In a statement by its National Secretary, Pastor Wale Adefarasin, who is also the General Overseer Guiding Light Assembly, Lagos, Nigeria, said the service would be held simultaneously in Abuja, Nigeria and London.
He noted that the idea of the simultaneous service is simply to honor these Christian heroes and also draw international attention to the systemic problem that has led to the death of adherents of Christian faith in Northern Nigeria.
Pastor Adefarasin pointed out that the service coming up on September 11, 2009, would also feature short exhortations, songs and citations for the seven identified Pentecostal Christians that lost their lives.
The PFN through its National President, Pastor Ayo Oritesjafor, had at the wake of the hostilities condemned the crisis in its strongest terms, while laying blames on the 17 southern governors for reacting lackadaisically to the killing of Christians and also called on the Federal Government of Nigeria to prosecute those culpable and responsible for the act.

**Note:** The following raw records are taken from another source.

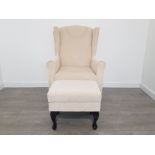 MODERN WINGBACK ARMCHAIR WITH MATCHING FOOT STOOL IN A NICE CREAM FABRIC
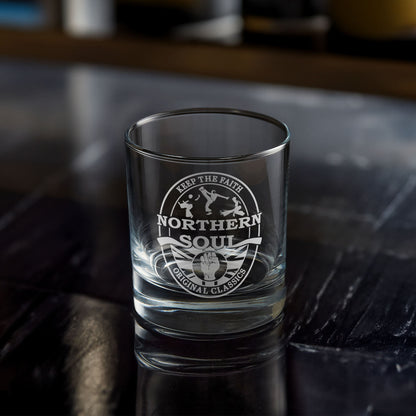Clear whisky glass with engraved Northern Soul design on a dark surface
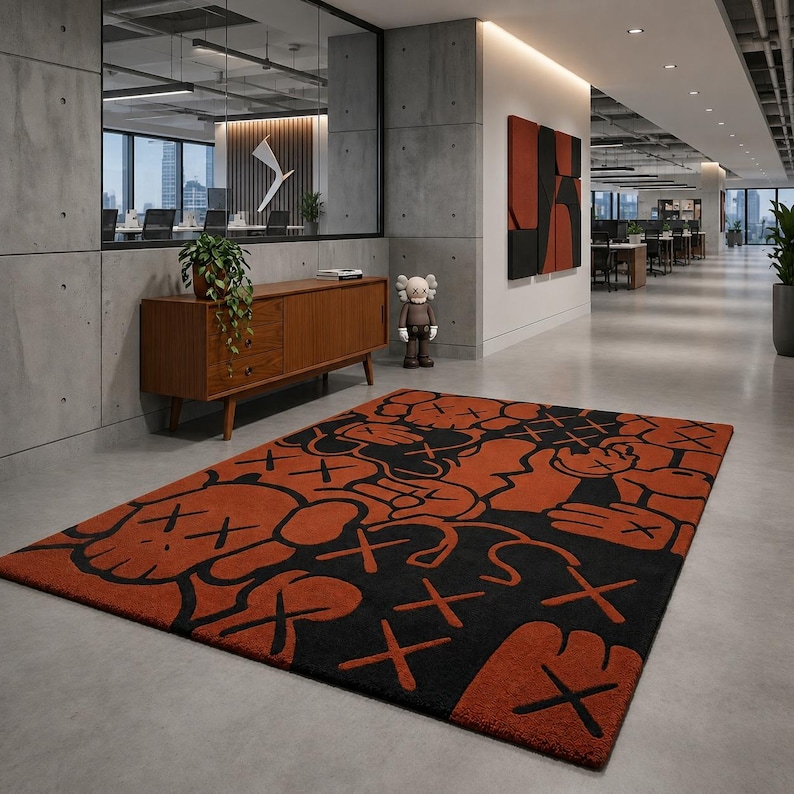 Handmade orange and black KAWS inspired tufted rug displayed in a modern office interior.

Oritsejafor was quoted as saying: “I wonder why anybody should extend a purely Islamic matter to Christians and burn churches. I hold the southern governors responsible for their inability to defend Christians in the North. PFN has written a letter to all the southern governors on the need to engage their 19 northern counterparts in serious dialogue to forestall incessant sectarian killings in the North. “
It would be recalled that for a period of four days, the about 1,000 strong Boko Haram militant group engaged in fierce battles with police and military, thereby leaving more than 200 people dead in Bauchi, Borno, Kano and Yobe states.
The group, whose name is roughly translated as 'education is prohibited', were fighting for the extension of Sharia or Islamic law across Nigeria and their primary targets then were police stations and government buildings, while Christians and churches were within their sights.

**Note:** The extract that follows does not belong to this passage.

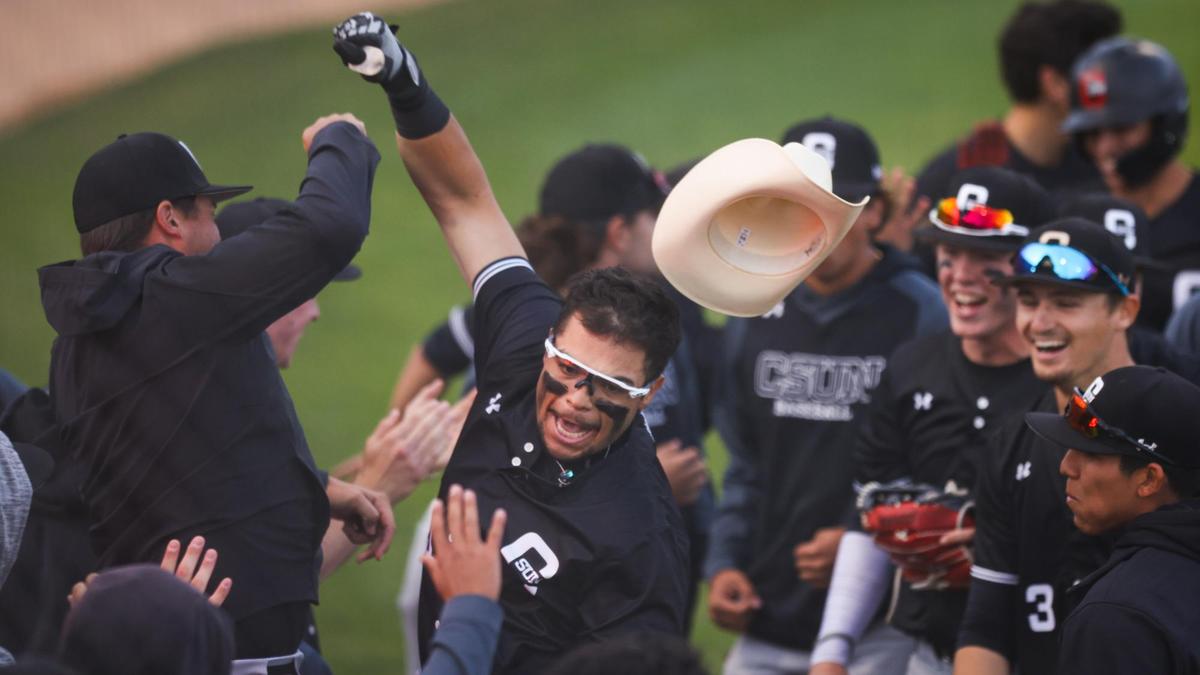 Gabe Gonzalez gives arm bumps and celebrates his a grand slam for Northridge but Cal Poly came from behind to win over CSUN 6-4 during the Big West Conference opener in San Luis Obispo, Friday, March, 18, 2022.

We also recall that the violence erupted on July 26 when police arrested a group of Boko Haram leaders and that many of the militants were believed to have come from the neighboring Chad and Niger, with Maiduguri, Borno state, where the militants had their base as its main focus.
According to official reports about 103 people died in Maiduguri alone at the face of the violence, with the painful incidence of the death of one Yakubu Sabo, a father of seven and pastor of the Church of Christ congregation in Maiduguri, who was killed in a machete attack, while leaving about five churches razed to the ground.